Blackburn called the confirmation of Supreme Court justices “one of the Senate’s most important responsibilities. As Tennessee’s next Senator, I will vote to confirm constitutional justices, who will follow the rule of law and do not legislate from the bench. It’s absolutely critical to confirm justices who understand the importance of upholding the Constitution, including the right to life.”

Former Democrat Tennessee Governor Phil Bredesen, was more equivocal about his approach to the Supreme Court vacancy, saying a candidate’s character and qualifications are more important than party lines. “I just think we have such a partisan mess in Washington right now,” Bredesen said. “This is a real chance to start unwinding that in something that is very visible and important to the country.”

Bredesen also issued a statement on Twitter on Wednesday, just hours after Kennedy announced his retirement.

“Not long ago, Senate judicial confirmations were free of openly partisan politics.
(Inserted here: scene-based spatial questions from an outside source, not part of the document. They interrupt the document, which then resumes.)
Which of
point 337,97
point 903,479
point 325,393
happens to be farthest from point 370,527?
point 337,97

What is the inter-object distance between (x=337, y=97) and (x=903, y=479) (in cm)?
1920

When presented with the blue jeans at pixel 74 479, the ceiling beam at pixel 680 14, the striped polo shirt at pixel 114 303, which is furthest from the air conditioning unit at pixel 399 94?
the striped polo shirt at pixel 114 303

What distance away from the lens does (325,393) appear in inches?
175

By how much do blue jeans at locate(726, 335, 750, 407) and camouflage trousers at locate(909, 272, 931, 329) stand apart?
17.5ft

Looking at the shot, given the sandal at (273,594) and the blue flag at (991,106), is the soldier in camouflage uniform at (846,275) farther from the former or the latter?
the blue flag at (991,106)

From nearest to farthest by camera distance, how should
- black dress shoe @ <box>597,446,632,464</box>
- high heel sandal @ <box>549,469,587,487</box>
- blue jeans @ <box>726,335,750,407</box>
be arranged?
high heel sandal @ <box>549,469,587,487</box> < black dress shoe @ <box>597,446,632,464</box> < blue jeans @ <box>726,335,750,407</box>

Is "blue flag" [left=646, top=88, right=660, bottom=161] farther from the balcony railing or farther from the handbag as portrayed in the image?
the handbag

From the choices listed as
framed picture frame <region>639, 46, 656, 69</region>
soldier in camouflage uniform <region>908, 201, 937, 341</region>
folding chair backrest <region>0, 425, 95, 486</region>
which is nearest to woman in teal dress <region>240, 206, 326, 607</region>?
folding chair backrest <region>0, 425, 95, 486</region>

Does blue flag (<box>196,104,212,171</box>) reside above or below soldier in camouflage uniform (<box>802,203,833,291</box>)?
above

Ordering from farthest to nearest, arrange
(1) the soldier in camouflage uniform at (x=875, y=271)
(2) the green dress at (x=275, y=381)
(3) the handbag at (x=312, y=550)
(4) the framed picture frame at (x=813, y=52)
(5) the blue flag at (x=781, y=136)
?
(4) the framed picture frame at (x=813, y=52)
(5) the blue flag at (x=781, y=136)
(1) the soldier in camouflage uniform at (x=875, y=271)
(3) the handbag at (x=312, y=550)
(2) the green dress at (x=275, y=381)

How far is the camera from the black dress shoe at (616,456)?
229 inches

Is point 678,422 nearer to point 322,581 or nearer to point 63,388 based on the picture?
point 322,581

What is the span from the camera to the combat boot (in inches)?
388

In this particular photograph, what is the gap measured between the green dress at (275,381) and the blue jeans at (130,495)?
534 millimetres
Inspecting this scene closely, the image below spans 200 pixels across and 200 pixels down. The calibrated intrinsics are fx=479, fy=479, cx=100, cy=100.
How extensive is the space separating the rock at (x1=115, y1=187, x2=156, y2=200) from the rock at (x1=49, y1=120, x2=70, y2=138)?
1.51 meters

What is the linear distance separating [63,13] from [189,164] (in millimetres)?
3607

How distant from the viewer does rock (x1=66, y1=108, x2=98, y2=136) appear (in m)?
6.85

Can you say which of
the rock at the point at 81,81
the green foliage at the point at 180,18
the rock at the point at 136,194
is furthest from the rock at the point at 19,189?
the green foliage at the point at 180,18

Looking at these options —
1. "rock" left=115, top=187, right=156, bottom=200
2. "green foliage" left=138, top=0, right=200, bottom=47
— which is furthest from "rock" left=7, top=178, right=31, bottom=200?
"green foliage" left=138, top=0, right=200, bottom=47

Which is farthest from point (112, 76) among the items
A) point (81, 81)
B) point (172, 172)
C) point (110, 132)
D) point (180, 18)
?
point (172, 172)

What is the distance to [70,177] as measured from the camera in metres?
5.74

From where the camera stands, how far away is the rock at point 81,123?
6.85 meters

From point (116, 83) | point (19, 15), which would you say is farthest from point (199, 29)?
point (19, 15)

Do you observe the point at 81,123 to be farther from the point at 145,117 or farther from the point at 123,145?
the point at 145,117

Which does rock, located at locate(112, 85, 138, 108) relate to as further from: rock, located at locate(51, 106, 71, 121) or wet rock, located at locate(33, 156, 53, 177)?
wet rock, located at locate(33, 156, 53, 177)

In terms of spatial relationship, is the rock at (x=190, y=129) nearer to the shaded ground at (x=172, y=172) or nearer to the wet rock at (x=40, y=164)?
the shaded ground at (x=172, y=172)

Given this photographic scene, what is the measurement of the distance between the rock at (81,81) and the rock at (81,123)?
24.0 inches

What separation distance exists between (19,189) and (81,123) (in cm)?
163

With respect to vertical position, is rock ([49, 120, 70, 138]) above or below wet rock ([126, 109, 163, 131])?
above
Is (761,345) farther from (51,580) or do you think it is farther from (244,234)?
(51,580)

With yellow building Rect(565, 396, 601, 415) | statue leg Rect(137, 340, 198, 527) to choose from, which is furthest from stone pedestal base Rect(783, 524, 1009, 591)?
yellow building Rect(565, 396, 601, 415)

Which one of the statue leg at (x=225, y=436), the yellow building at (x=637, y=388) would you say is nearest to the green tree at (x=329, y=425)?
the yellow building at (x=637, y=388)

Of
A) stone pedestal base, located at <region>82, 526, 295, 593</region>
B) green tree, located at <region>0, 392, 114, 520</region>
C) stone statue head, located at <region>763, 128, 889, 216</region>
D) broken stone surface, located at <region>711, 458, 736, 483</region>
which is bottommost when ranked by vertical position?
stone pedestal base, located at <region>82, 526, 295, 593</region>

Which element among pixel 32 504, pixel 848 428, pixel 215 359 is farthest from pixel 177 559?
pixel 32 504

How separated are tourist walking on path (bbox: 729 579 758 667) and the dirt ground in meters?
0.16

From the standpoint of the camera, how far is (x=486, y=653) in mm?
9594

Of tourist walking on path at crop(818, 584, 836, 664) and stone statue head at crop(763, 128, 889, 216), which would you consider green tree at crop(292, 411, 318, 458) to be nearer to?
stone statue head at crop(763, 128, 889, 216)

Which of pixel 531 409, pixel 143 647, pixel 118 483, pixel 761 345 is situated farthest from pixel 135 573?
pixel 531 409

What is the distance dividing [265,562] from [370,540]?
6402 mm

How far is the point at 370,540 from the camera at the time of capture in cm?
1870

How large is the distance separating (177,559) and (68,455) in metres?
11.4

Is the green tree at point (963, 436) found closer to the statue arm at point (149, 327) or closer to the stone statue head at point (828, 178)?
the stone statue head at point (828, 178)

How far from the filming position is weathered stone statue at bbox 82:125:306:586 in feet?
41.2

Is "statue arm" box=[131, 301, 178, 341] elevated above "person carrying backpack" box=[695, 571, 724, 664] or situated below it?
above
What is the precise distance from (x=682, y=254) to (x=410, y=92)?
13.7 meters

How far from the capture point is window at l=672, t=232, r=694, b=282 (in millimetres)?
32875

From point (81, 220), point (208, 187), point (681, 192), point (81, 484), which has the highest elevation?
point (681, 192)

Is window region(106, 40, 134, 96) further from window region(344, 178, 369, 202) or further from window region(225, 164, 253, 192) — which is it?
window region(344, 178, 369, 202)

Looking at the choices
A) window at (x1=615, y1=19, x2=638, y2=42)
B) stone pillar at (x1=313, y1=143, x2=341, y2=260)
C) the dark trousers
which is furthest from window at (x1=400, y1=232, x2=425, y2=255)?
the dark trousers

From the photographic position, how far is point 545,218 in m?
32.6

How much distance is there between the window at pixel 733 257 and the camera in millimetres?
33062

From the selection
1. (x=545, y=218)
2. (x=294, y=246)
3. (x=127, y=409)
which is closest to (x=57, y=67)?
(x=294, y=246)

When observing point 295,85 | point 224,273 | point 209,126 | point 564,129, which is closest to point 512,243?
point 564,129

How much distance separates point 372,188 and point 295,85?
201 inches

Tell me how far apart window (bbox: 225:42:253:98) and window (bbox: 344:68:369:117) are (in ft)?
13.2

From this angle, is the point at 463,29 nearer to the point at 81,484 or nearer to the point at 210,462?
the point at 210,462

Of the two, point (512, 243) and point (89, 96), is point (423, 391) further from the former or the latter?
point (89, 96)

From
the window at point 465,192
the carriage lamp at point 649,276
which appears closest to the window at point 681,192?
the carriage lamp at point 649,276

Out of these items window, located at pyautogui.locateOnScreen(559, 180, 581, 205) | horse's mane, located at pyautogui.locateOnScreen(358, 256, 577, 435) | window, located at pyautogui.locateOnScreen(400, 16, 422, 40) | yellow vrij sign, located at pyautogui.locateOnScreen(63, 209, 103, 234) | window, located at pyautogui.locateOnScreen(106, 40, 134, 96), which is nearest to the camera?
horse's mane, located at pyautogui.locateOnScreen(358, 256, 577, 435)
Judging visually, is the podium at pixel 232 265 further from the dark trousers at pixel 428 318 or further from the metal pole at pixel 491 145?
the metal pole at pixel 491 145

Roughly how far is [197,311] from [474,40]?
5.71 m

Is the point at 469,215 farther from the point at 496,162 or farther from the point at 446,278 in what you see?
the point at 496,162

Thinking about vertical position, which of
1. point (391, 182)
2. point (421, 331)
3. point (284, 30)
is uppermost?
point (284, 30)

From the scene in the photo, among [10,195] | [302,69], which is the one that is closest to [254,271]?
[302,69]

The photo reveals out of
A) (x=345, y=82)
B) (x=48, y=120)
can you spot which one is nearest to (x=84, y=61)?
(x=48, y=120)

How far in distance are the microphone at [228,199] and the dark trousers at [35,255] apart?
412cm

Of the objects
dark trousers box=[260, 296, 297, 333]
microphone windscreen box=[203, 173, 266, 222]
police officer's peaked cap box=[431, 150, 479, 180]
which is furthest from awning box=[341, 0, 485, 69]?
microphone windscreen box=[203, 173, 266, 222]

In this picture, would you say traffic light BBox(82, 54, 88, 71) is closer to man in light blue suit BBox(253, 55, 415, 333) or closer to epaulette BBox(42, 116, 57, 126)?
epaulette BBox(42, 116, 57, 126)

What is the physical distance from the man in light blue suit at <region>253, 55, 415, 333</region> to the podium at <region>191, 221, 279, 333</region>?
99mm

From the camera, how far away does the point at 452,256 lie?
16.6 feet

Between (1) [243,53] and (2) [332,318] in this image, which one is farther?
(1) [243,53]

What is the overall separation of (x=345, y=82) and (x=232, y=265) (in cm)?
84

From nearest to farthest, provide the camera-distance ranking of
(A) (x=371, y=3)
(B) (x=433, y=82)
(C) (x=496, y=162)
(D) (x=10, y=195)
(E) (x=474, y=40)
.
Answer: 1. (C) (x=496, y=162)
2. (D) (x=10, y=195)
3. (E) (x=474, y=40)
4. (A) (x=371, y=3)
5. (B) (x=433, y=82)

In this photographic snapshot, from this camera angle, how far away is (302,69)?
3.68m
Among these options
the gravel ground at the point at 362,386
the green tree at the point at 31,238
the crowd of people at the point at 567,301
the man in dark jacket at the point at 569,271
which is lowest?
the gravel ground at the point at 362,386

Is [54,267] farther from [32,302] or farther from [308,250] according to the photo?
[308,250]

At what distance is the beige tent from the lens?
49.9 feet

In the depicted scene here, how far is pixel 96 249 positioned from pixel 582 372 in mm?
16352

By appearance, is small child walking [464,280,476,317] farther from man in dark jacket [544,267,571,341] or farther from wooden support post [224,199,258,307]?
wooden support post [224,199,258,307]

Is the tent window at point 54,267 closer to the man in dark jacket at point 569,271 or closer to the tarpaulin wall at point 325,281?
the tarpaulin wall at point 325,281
Justices Scalia & Ginsburg each got 90+ votes. I’m going to vote for or against a nominee based solely on whether I believe them to be highly qualified & ethical, not based on partisan politics,” Bredesen said in the tweet:

 

Bredesen failed to note that Justice Neil Gorsuch was confirmed by a vote of 54-45, mostly along party lines. Only three Democrats, Sens. Joe Manchin (D-WV), Heidi Heitkamp (D-ND) and Joe Donnelly (D-IN), sided with the GOP majority. All three of those Senators are facing re-election in 2018 in states that President Donald Trump carried by double digits in 2016. Many Democrats commenting on Bredesen’s Twitter account were openly hostile to the prospect that he might consider supporting a Trump nominee to the Court.

Notably, Bredesen has apparently never made a public statement about whether he supported or opposed the confirmation of Gorsuch to the Supreme Court.

Democrat Minority Leader Chuck Schumer, who recruited Bredesen to run for Corker’s Senate seat, is already calling on his fellow Democrats to reject any nominee who does not embrace abortion.  Although Trump has not yet announced his selection of a replacement for Kennedy, liberal Democrats are already in a meltdown.

Will Bredesen have the courage to reject the overwhelming pressures of his political party should he be elected to the Senate, particularly when a next likely vacancy on the Court will probably be one of the liberal Justices such as Ruth Bader Ginsberg or Stephen Breyer?

Liberal Democrats who are in hysterics over the replacement of the moderate swing Justice Kennedy with a Gorsuch-like Constitutional conservative will be apoplectic at the prospects of seeing one of the reliably liberal justices replaced by a staunch conservative. There seems to be little, if any, evidence in Bredesen’s track record that indicates he actually would buck the Democratic Party leadership as a freshman Senator and cross the aisle to support a Trump nominee to the Supreme Court.

In fact, earlier in the day Wednesday, before issuing his tepid and carefully crafted statement, Bredesen completely avoided answering repeated questions from a Blackburn campaign volunteer about whether or not he would support a Trump nomination to replace Kennedy.